## PROBLEMA BREVE:
Individui nelle voci riportate di seguito ogni riga contenente la parola "hsbc" e la trascriva.

[Estratto da un insieme di dati]
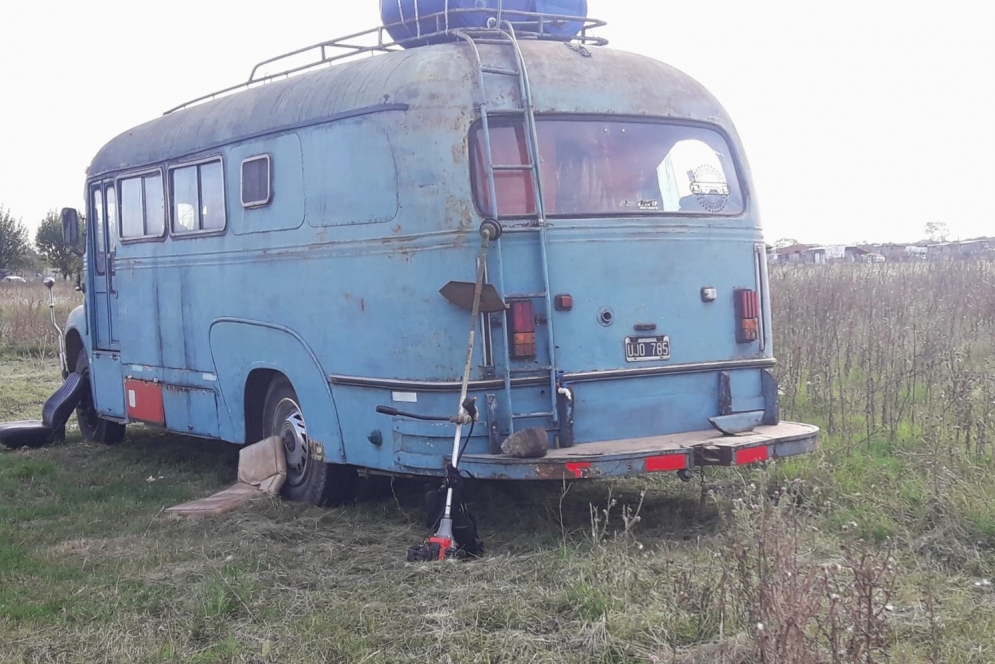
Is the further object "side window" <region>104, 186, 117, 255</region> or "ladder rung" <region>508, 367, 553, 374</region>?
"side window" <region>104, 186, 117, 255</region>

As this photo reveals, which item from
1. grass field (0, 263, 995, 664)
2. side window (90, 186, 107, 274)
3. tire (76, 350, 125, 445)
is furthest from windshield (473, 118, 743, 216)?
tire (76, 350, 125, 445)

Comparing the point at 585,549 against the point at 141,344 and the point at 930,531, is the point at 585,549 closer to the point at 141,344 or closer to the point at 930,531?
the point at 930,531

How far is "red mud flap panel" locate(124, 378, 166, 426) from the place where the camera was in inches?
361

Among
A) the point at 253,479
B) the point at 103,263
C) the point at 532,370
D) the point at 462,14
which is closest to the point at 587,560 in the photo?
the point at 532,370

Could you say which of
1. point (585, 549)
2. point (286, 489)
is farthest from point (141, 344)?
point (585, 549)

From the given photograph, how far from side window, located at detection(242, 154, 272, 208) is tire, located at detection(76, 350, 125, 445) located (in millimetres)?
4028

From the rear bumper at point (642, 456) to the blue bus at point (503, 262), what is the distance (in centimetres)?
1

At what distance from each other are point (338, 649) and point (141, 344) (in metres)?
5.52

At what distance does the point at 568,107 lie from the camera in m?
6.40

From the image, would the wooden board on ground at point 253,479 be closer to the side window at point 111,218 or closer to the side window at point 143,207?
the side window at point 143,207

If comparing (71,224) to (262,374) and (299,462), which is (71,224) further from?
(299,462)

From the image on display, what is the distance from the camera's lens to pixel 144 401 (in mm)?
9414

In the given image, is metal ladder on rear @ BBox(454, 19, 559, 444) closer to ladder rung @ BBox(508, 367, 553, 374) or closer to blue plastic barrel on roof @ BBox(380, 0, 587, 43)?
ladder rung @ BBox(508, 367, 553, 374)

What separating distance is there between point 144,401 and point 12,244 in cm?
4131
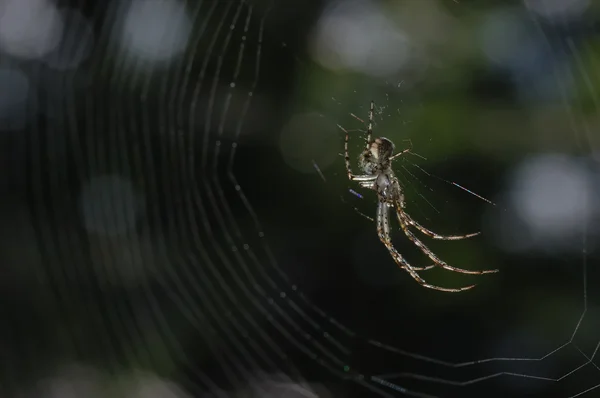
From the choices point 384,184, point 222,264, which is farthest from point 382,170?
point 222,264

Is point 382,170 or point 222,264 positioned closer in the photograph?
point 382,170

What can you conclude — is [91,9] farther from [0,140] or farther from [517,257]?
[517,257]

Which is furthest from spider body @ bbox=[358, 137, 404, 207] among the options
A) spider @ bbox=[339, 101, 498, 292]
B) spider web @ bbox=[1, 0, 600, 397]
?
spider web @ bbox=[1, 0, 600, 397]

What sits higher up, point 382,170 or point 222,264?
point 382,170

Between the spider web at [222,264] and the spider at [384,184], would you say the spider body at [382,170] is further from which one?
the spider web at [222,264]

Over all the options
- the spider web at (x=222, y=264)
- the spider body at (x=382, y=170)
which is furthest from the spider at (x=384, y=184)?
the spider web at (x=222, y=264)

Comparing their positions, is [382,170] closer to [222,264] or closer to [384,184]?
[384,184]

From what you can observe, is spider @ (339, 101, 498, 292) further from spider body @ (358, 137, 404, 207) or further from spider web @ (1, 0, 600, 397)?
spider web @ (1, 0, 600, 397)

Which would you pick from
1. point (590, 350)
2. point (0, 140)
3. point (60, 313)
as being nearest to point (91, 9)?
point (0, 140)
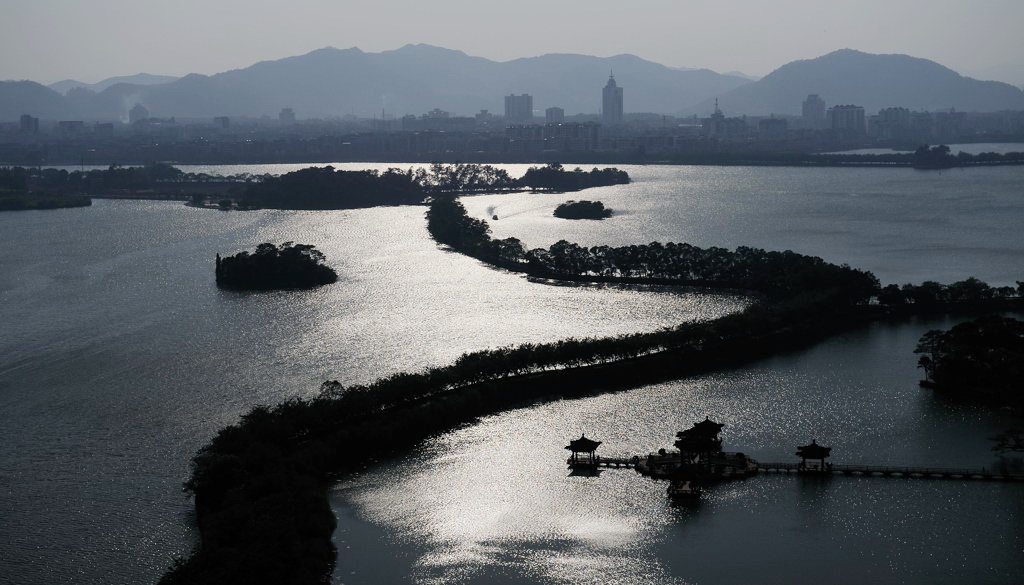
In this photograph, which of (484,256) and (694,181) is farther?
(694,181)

* * *

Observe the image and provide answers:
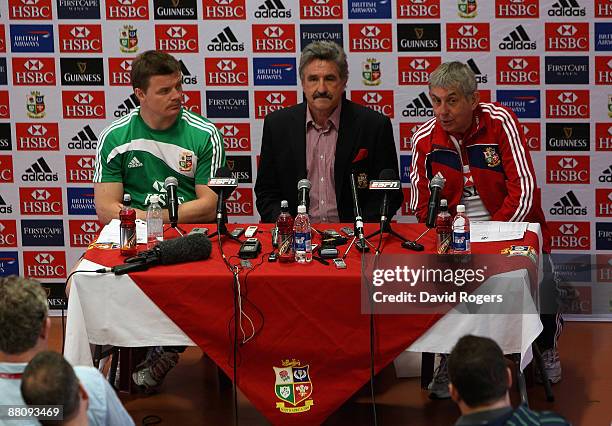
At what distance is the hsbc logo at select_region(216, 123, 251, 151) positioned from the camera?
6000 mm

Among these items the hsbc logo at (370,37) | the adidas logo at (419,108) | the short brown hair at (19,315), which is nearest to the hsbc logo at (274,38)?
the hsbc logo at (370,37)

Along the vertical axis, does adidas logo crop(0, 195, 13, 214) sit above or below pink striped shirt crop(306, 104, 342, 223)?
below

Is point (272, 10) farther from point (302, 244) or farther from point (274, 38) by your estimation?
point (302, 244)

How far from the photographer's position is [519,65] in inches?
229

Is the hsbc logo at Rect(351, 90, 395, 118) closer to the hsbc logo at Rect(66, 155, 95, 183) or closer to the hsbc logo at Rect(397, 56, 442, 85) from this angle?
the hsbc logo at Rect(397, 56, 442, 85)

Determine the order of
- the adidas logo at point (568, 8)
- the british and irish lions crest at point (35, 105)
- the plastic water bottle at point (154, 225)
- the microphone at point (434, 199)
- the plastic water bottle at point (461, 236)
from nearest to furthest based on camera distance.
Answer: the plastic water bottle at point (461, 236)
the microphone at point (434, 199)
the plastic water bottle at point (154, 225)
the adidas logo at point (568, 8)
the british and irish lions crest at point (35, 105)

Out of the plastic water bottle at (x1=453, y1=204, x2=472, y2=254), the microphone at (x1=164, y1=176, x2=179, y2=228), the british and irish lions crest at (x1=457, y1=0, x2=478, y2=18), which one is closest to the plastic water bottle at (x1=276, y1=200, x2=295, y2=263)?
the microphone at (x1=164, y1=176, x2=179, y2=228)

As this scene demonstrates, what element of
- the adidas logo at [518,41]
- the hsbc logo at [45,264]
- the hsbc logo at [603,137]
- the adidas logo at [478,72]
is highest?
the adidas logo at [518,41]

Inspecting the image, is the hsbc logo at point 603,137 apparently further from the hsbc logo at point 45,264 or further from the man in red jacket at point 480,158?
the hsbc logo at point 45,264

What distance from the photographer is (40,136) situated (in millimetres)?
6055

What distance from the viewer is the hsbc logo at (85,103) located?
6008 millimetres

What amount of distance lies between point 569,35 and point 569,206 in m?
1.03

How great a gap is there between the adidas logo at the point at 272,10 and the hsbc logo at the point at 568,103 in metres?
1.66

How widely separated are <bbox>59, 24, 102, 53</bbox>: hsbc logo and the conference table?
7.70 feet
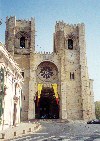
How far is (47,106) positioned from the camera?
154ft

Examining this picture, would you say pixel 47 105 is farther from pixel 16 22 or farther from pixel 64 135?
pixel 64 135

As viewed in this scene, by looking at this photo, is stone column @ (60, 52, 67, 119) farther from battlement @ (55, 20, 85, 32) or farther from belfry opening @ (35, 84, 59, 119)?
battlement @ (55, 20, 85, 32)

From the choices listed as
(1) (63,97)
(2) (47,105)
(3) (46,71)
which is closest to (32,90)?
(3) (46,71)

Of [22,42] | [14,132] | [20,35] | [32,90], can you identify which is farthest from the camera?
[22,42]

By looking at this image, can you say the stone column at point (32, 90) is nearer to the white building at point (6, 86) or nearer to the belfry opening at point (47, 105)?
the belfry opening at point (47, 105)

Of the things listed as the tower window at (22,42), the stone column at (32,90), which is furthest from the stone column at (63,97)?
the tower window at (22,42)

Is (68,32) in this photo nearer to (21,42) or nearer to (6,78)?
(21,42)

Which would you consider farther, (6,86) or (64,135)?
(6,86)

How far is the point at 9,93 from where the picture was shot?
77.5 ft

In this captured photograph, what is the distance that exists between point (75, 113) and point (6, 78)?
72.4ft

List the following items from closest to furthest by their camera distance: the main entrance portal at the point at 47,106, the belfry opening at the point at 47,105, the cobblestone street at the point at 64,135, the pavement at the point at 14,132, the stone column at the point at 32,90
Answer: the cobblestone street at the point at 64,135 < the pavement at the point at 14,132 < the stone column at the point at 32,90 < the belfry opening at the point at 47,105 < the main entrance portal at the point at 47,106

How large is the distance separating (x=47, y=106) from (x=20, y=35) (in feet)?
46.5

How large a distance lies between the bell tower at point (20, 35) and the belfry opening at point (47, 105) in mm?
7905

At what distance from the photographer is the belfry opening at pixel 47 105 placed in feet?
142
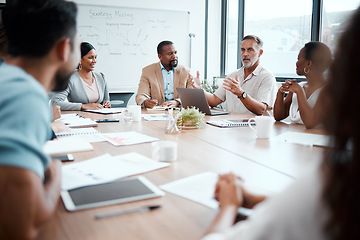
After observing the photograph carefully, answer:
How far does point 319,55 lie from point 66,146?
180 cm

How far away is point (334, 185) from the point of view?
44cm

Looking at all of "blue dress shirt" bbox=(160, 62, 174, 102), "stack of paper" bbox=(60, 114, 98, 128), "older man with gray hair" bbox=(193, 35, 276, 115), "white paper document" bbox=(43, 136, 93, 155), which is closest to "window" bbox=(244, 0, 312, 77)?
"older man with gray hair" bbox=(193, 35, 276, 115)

## SOLUZIONE DELL'ESERCIZIO:
At what distance is the hsbc logo at select_region(216, 123, 251, 151) positioned from the camera?
Among these items the hsbc logo at (370,37) | the adidas logo at (419,108) | the short brown hair at (19,315), which is nearest to the hsbc logo at (274,38)?
the hsbc logo at (370,37)
Is the hsbc logo at Rect(351, 90, 395, 118) closer to the hsbc logo at Rect(66, 155, 95, 183) or closer to the hsbc logo at Rect(397, 56, 442, 85) from this angle?
the hsbc logo at Rect(397, 56, 442, 85)
- the hsbc logo at [45,264]
- the hsbc logo at [603,137]
Inspecting the image, is the hsbc logo at point 603,137 apparently further from the hsbc logo at point 45,264 or further from the man in red jacket at point 480,158?
the hsbc logo at point 45,264
What distance from the viewer is the hsbc logo at (85,103) located?
How great a gap is there between the adidas logo at the point at 272,10 and the hsbc logo at the point at 568,103 in metres?
How widely separated are <bbox>59, 24, 102, 53</bbox>: hsbc logo and the conference table?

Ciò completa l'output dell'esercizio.